Italy plans to phase out coal power plants by 2025, the country’s industry minister said during a presentation of a new energy strategy on Tuesday (24 October), joining a growing trend of moving away from coal in the EU.
The Italian government’s decision follows similar plans made by Portugal, the Netherlands and the United Kingdom and comes just ahead of UN climate talks in Bonn.
“We have asked (grid company) Terna to identify the infrastructure needed,” Minister Carlo Calenda said in a parliamentary hearing on the new strategy.
Italy’s biggest utility Enel has already said it will not invest in new coal-fired power plants. Earlier this year in April, utility companies from 26 out of 28 EU member states (except Greece and Poland) signed up to an initiative that pledges no new coal plants from 2020 onwards.

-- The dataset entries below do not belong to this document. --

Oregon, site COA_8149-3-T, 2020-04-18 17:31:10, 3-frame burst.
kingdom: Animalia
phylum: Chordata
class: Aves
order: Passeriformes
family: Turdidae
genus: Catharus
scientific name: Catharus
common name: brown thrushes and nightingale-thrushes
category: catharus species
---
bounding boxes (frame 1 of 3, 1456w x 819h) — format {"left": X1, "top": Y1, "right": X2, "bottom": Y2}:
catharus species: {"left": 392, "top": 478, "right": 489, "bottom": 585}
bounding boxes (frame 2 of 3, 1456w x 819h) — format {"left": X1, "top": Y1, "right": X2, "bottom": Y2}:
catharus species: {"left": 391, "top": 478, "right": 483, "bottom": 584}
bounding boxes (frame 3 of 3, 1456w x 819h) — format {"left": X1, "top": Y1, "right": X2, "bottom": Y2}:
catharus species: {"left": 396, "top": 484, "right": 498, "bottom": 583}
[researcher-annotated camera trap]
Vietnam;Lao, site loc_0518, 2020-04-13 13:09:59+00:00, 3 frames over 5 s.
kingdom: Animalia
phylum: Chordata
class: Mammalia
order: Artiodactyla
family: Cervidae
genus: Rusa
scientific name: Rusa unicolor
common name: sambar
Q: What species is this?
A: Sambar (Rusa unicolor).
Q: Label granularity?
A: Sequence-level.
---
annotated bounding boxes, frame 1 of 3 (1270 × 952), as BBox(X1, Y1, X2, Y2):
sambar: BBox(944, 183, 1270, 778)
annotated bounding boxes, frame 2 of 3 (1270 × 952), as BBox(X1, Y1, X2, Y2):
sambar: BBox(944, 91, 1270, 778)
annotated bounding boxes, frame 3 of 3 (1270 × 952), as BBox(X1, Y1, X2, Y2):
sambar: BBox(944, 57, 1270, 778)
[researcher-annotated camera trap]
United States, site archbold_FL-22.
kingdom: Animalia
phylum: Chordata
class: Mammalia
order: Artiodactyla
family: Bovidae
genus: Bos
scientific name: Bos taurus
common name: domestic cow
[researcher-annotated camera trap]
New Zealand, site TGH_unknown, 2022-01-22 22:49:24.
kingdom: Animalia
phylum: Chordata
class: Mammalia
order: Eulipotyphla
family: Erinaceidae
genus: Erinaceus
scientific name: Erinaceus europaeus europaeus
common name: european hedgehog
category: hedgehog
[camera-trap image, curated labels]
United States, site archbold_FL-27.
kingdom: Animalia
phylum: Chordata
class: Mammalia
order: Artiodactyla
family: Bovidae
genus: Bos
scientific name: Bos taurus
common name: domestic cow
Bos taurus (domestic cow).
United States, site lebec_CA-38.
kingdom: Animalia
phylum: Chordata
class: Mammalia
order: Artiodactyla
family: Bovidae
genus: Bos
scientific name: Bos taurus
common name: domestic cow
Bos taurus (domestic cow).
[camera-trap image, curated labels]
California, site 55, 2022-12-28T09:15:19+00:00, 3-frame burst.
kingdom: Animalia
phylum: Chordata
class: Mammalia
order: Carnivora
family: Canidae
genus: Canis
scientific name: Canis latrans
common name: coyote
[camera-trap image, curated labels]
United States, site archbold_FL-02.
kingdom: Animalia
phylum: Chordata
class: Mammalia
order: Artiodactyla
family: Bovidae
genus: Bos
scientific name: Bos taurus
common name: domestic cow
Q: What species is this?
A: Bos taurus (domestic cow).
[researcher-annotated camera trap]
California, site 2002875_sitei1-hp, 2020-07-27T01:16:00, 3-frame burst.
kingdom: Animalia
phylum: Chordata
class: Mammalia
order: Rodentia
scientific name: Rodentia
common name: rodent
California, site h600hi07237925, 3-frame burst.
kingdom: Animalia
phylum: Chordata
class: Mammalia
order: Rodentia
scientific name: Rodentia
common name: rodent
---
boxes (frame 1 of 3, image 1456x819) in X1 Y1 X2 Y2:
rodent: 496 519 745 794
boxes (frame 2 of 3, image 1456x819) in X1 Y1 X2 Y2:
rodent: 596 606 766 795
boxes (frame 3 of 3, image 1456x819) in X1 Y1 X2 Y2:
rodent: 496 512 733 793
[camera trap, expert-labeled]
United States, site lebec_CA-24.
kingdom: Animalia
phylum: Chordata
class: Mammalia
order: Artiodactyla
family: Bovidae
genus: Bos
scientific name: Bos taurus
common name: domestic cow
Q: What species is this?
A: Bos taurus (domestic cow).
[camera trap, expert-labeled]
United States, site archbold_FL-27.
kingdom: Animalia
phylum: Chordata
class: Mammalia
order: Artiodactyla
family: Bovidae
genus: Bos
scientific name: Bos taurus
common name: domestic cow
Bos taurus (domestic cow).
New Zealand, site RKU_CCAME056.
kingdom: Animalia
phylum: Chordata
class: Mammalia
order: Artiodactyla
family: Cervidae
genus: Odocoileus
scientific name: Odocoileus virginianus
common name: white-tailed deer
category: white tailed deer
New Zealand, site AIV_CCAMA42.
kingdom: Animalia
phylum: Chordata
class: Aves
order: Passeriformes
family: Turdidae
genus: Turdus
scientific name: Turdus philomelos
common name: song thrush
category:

Many EU countries are eyeing an escape from coal power, with the likes of Finland and Poland considering nuclear power as an option to replace closed capacity. Others are doubling down on renewable capacity to fill the gap.
Chris Littlecott of environmental think tank E3G welcomed Italy’s commitment and praised Rome for “joining its G7 peers in Canada, France and the UK in taking action to phase out coal”.
Italy’s new energy strategy, still under discussion, aims to reach the goal of 27% of gross overall energy consumption from renewable sources by 2030, the document showed.
The strategy, which should be approved by the government on 7 November, is also looking to speed up the introduction of vehicles powered by alternative fuels and aims to raise the number of electric charging stations to 19,000 by 2020.
New research by CoalSwarm and Greenpeace reveals that nearly 370 large coal-fired power stations have been phased out since 2010, equivalent to almost half a trillion US dollars.
The International Energy Agency’s 2016 country report on Italy showed that 15% of electricity is obtained from coal power, 42% from gas and 39% from renewables. The IEA’s average for power from renewable sources is 24%.
Europe’s largest economy, Germany, is still in the middle of government negotiations after its recent election. Climate and energy policy are set to play a significant part in the talks given that Angela Merkel’s victorious conservatives are looking to do a deal with the Greens.
Oxfam Germany’s climate change advisor, Jan Kowalzig, called on German politicians trying to form a new government to go beyond “warm words” and hash out a “swift exit from climate-wrecking coal power”.